■ **EXERCISE SET**
A - According to the unschooling post, who says that hardly any kids learn math when left to learn what they want?
B - Print the unschooling post's wording, starting with "On the one hand, kinds" and going on through "to learn it.".
C - Proceed with the unschooling post from the point where it stops.

■ **SOURCE DOCUMENT**
I remember when I started my Freshman year at Lawrence a professor of Religious Studies read out a list of the jobs that recent graduates in Religious Studies were doing, most of the usual middle class things: teachers, social workers, an insurance salesman, a bartender. The message was supposed to be that a humanities degree equips you to do anything, but one could have interpreted it to mean that college makes no difference and is a waste of time.
"The problem with Unschooling, says Bryan Caplan, is that when left to learn what they want hardly any kids learn math."
I feel like this is sort of a double edged sword.
On the one hand, kinds need to learn to perform everyday sorts of mathematics, and if they're not doing that under their own auspices, then they need some sort of structure to lead them to learn it.

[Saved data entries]
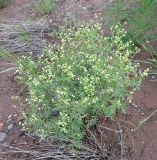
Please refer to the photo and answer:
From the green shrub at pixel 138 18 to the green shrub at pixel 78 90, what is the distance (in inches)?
23.2

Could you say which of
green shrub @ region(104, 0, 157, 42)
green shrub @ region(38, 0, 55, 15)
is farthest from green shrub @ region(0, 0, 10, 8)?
green shrub @ region(104, 0, 157, 42)

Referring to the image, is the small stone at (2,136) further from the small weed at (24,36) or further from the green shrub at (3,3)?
the green shrub at (3,3)

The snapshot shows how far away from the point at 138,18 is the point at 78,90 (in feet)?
3.22

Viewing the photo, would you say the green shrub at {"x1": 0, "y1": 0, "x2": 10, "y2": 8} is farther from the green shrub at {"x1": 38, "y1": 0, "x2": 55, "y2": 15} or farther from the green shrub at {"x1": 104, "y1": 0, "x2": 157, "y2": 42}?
the green shrub at {"x1": 104, "y1": 0, "x2": 157, "y2": 42}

■ **SOLVED TASKS**
A - Bryan Caplan

B -
On the one hand, kinds need to learn to perform everyday sorts of mathematics, and if they're not doing that under their own auspices, then they need some sort of structure to lead them to learn it.

C -
On the other hand, so much of my formal, required instruction in mathematics has proven utterly useless in my life, and in the lives of most everyone I know. For example, I have never, ever, not even once in my life needed to perform calculus of any kind, and yet was required to spend multiple years studying it for reasons I will never fathom. (I was also required to use cursive for years and years, despite the digital revolution unfolding all around me in my school years, rapidly and visibly rendering handwriting largely obsolete - I literally have only ever "needed" to use cursive for my personal signature, and even that is spurious.)
I say teach kids arithmetic, algebra, geometry, and some basic trigonometry, and call it a day. Anything else should be an elective for kids who are interested in engineering, because the average person is never realistically going to need it.
"More than 18% of the people arrested in the Capitol riot had prior bankruptcies, and 60% had some kind of documented financial troubles."
The article frames it as looking at these things as potential motivations for the actions of these people, but my instinct is to see these things as simply being symptomatic of the kind of people we're dealing with.
The same sorts of poor judgement / lack of critical thinking skills / irrational decision making / et cetera that lead a person to buy into the Trump cult likely also incline someone toward being disastrously bad with money. if you're dumb, gullible, impulsive, emotional, and unhappy, you almost by definition lack much have the knowledge, caution, and self control to shepherd your finances well.